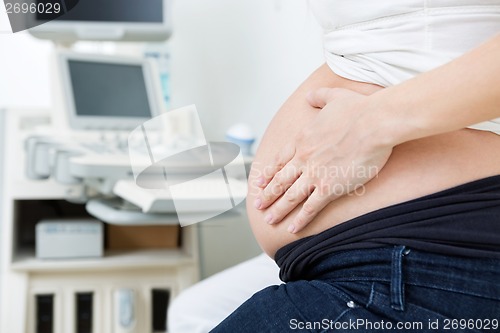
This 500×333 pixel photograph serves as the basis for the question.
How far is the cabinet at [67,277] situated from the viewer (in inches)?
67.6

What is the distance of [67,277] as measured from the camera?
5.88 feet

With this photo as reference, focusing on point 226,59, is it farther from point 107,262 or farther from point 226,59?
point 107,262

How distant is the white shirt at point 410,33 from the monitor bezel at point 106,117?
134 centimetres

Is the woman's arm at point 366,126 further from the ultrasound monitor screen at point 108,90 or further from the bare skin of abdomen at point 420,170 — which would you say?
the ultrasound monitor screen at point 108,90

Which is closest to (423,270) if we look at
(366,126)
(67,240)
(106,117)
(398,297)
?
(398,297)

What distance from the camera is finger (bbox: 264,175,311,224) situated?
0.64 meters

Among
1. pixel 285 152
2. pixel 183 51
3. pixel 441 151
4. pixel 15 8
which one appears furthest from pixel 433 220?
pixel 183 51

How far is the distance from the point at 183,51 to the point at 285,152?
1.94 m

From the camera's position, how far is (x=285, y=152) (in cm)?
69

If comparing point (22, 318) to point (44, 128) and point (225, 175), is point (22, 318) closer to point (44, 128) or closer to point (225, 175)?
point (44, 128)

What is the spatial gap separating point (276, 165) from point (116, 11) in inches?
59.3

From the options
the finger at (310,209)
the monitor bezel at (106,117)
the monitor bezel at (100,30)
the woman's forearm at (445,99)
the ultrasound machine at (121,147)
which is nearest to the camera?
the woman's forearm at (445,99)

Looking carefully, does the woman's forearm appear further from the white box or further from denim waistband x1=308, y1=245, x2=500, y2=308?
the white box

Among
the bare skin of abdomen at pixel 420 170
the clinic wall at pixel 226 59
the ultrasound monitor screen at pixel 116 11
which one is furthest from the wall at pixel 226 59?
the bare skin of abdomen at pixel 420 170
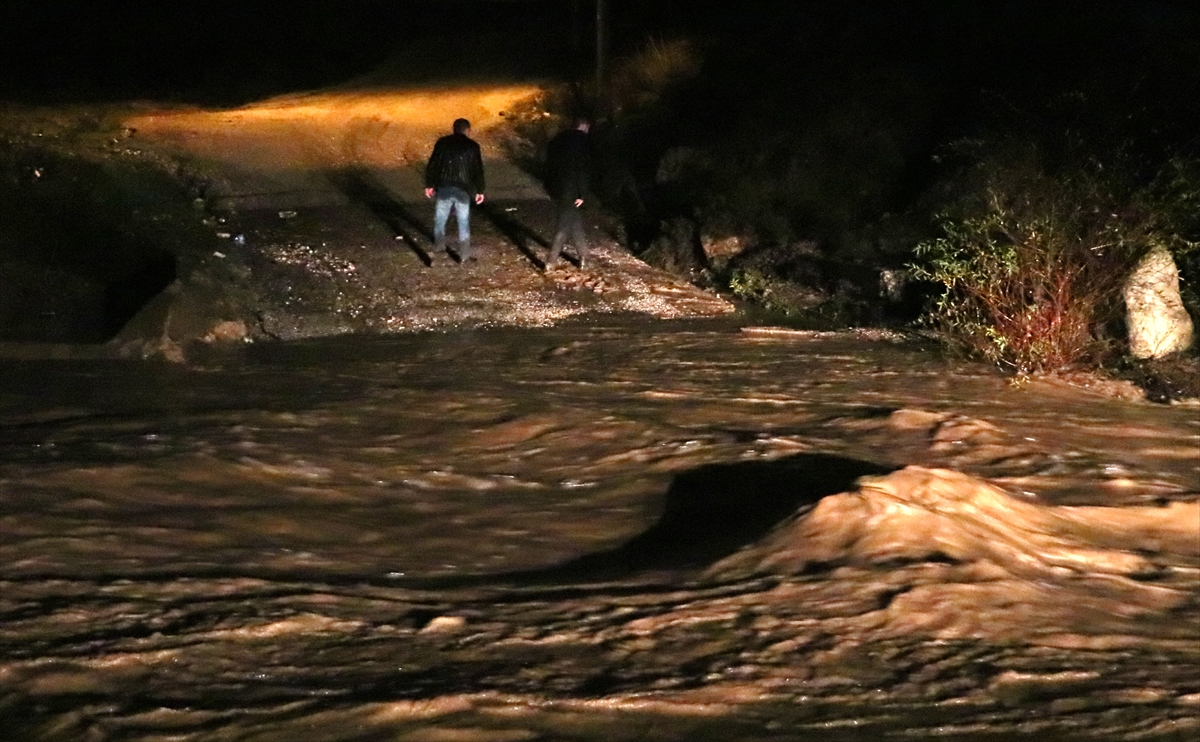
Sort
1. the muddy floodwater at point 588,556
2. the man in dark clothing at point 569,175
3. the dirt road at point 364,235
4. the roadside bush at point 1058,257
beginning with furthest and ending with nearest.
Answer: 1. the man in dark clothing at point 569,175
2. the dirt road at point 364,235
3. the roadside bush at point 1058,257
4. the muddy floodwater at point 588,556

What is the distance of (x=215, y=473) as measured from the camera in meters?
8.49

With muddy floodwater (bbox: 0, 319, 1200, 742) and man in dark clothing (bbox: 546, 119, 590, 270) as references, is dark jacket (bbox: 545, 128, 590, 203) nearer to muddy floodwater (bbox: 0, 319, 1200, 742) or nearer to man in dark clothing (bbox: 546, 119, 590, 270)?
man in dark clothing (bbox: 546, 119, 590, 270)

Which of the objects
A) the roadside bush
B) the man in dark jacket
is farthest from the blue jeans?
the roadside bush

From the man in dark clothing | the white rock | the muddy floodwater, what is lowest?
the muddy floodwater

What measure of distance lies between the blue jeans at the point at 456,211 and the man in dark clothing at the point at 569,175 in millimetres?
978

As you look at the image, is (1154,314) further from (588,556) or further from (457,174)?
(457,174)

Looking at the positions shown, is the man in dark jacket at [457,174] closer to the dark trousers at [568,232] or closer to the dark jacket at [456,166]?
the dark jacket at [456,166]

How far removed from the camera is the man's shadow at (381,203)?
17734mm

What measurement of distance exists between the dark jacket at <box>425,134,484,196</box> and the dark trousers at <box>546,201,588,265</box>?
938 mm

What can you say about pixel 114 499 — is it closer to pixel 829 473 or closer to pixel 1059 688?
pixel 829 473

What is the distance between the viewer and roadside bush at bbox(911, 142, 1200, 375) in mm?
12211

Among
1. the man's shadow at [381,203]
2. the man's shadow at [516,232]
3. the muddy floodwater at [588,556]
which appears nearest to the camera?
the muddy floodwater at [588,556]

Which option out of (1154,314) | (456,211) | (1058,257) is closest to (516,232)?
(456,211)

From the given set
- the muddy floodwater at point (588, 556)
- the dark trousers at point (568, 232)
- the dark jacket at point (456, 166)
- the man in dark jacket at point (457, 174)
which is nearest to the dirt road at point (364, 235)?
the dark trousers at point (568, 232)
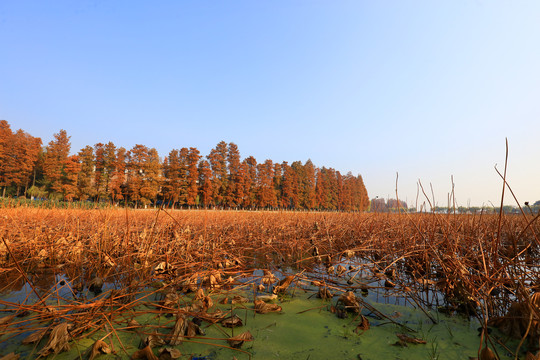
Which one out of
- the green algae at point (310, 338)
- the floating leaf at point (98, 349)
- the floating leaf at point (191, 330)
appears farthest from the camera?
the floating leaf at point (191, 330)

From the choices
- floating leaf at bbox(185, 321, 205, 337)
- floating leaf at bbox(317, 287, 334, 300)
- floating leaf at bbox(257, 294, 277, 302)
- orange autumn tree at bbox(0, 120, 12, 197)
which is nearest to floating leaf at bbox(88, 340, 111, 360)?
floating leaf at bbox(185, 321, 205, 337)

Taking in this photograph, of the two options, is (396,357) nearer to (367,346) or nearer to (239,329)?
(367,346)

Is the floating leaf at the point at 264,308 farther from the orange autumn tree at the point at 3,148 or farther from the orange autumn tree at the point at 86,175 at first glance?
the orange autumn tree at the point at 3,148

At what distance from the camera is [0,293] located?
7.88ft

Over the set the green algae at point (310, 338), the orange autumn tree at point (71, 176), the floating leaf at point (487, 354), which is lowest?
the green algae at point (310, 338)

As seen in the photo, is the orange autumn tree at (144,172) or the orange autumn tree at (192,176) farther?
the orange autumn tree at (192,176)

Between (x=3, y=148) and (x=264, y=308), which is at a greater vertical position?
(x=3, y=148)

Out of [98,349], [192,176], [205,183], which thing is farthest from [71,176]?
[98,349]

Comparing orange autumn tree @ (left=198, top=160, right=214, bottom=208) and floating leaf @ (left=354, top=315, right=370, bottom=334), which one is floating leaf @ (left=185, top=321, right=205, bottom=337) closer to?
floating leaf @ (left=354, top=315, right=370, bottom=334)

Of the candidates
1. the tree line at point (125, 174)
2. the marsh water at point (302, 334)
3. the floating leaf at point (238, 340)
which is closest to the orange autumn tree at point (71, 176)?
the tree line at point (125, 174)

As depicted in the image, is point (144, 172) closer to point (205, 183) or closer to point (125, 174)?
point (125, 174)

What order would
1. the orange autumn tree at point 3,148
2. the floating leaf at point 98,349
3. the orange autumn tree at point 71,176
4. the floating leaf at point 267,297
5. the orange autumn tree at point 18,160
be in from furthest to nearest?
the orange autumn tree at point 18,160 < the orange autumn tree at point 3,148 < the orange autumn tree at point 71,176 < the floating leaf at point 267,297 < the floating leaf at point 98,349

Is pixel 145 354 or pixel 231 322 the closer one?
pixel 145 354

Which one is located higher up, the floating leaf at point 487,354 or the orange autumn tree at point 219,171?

The problem: Reproduce all of the lines above, replacing each instance of "monitor bezel" with "screen frame" and altering nothing else. Omit the pictures from the answer.

Answer to this task:
This 500×333 pixel photograph serves as the basis for the question.
How far is the cabinet at [67,277] situated from the viewer (in inches)?
67.6

What is the distance of [67,277] as measured from the camera?
5.88 feet

With this photo as reference, focusing on point 226,59, is it farther from point 107,262 or farther from point 226,59?
point 107,262

How distant is the white shirt at point 410,33 from the screen frame at point 106,117?
134 centimetres

Is the woman's arm at point 366,126 further from the ultrasound monitor screen at point 108,90 or further from the bare skin of abdomen at point 420,170 — which would you say?
the ultrasound monitor screen at point 108,90

Which is closest to (423,270) if we look at
(366,126)
(67,240)
(106,117)
(398,297)
?
(398,297)

What distance from the camera is finger (bbox: 264,175,311,224) situated?
0.64 meters

Among
1. pixel 285 152
2. pixel 183 51
3. pixel 441 151
4. pixel 15 8
which one appears furthest from pixel 433 220?
pixel 183 51

How far is the distance from the point at 183,51 to the point at 285,152?
1.94 m

From the camera's position, how far is (x=285, y=152) (in cm)?
69

If comparing point (22, 318) to point (44, 128) and point (225, 175), is point (22, 318) closer to point (44, 128) or closer to point (225, 175)?
point (44, 128)

What is the spatial gap separating point (276, 165) from point (116, 11) in inches?
59.3

From the options
the finger at (310,209)
the screen frame at (106,117)
the screen frame at (100,30)
the woman's forearm at (445,99)
the ultrasound machine at (121,147)
which is nearest to the camera?
the woman's forearm at (445,99)

Looking carefully, does the woman's forearm appear further from the white box or further from denim waistband x1=308, y1=245, x2=500, y2=308?
the white box

Among
the bare skin of abdomen at pixel 420 170
the clinic wall at pixel 226 59
the ultrasound monitor screen at pixel 116 11
which one is furthest from the wall at pixel 226 59?
the bare skin of abdomen at pixel 420 170
Sort
1. the muddy floodwater at point 588,556
2. the man in dark clothing at point 569,175
3. the dirt road at point 364,235
4. the roadside bush at point 1058,257
beginning with furthest and ending with nearest.
Answer: 1. the man in dark clothing at point 569,175
2. the dirt road at point 364,235
3. the roadside bush at point 1058,257
4. the muddy floodwater at point 588,556

What is the distance of (x=215, y=473) as measured from the camera in meters?
8.49

With muddy floodwater (bbox: 0, 319, 1200, 742) and man in dark clothing (bbox: 546, 119, 590, 270) as references, is dark jacket (bbox: 545, 128, 590, 203) nearer to muddy floodwater (bbox: 0, 319, 1200, 742) or nearer to man in dark clothing (bbox: 546, 119, 590, 270)?
man in dark clothing (bbox: 546, 119, 590, 270)

Which of the objects
A) the roadside bush
B) the man in dark jacket
is farthest from the blue jeans?
the roadside bush

From the man in dark clothing | the white rock | the muddy floodwater, what is lowest?
the muddy floodwater

What measure of distance lies between the blue jeans at the point at 456,211 and the man in dark clothing at the point at 569,175 in millimetres?
978

As you look at the image, is (1154,314) further from (588,556) or further from (457,174)?
(457,174)

Looking at the positions shown, is the man in dark jacket at [457,174] closer to the dark trousers at [568,232] or closer to the dark jacket at [456,166]?
the dark jacket at [456,166]

How far removed from the camera is the man's shadow at (381,203)?
17734mm

What measurement of distance exists between the dark jacket at <box>425,134,484,196</box> and the dark trousers at <box>546,201,588,265</box>?
938 mm

What can you say about pixel 114 499 — is it closer to pixel 829 473 or closer to pixel 1059 688?
pixel 829 473

What is the distance between the viewer and roadside bush at bbox(911, 142, 1200, 375) in mm?
12211

Among
1. the man's shadow at [381,203]
2. the man's shadow at [516,232]
3. the muddy floodwater at [588,556]
which appears nearest to the camera?
the muddy floodwater at [588,556]

Which option out of (1154,314) | (456,211) | (1058,257) is closest to (516,232)?
(456,211)

From the given set
- the muddy floodwater at point (588, 556)
- the dark trousers at point (568, 232)
- the dark jacket at point (456, 166)
- the man in dark jacket at point (457, 174)
which is nearest to the dirt road at point (364, 235)?
the dark trousers at point (568, 232)
Which one out of
- the green algae at point (310, 338)
- the floating leaf at point (98, 349)
- the floating leaf at point (191, 330)
appears farthest from the camera?
the floating leaf at point (191, 330)

From the choices
- floating leaf at bbox(185, 321, 205, 337)
- floating leaf at bbox(317, 287, 334, 300)
- floating leaf at bbox(257, 294, 277, 302)
- orange autumn tree at bbox(0, 120, 12, 197)
which is nearest to floating leaf at bbox(88, 340, 111, 360)?
floating leaf at bbox(185, 321, 205, 337)

Taking in this photograph, of the two options, is (396,357) nearer to (367,346) or nearer to (239,329)?
(367,346)

Is the floating leaf at the point at 264,308 farther from the orange autumn tree at the point at 3,148 or farther from the orange autumn tree at the point at 86,175 at first glance?
the orange autumn tree at the point at 3,148

At what distance from the camera is [0,293] located?
7.88ft

Over the set the green algae at point (310, 338), the orange autumn tree at point (71, 176), the floating leaf at point (487, 354), which is lowest?
the green algae at point (310, 338)

As seen in the photo, is the orange autumn tree at (144,172) or the orange autumn tree at (192,176) farther?
the orange autumn tree at (192,176)

Between (x=3, y=148) and (x=264, y=308), which is at a greater vertical position?
(x=3, y=148)

Out of [98,349], [192,176], [205,183], which thing is farthest from [71,176]?
[98,349]

Comparing orange autumn tree @ (left=198, top=160, right=214, bottom=208) and floating leaf @ (left=354, top=315, right=370, bottom=334), which one is floating leaf @ (left=185, top=321, right=205, bottom=337) closer to?
floating leaf @ (left=354, top=315, right=370, bottom=334)

Of the candidates
1. the tree line at point (125, 174)
2. the marsh water at point (302, 334)
3. the floating leaf at point (238, 340)
which is closest to the orange autumn tree at point (71, 176)?
the tree line at point (125, 174)

As depicted in the image, is point (144, 172) closer to point (205, 183) or closer to point (125, 174)?
point (125, 174)

What order would
1. the orange autumn tree at point 3,148
2. the floating leaf at point 98,349
3. the orange autumn tree at point 71,176
4. the floating leaf at point 267,297
5. the orange autumn tree at point 18,160
be in from furthest to nearest?
the orange autumn tree at point 18,160 < the orange autumn tree at point 3,148 < the orange autumn tree at point 71,176 < the floating leaf at point 267,297 < the floating leaf at point 98,349

Is pixel 145 354 or pixel 231 322 the closer one?
pixel 145 354

Which one is located higher up, the floating leaf at point 487,354 or the orange autumn tree at point 219,171?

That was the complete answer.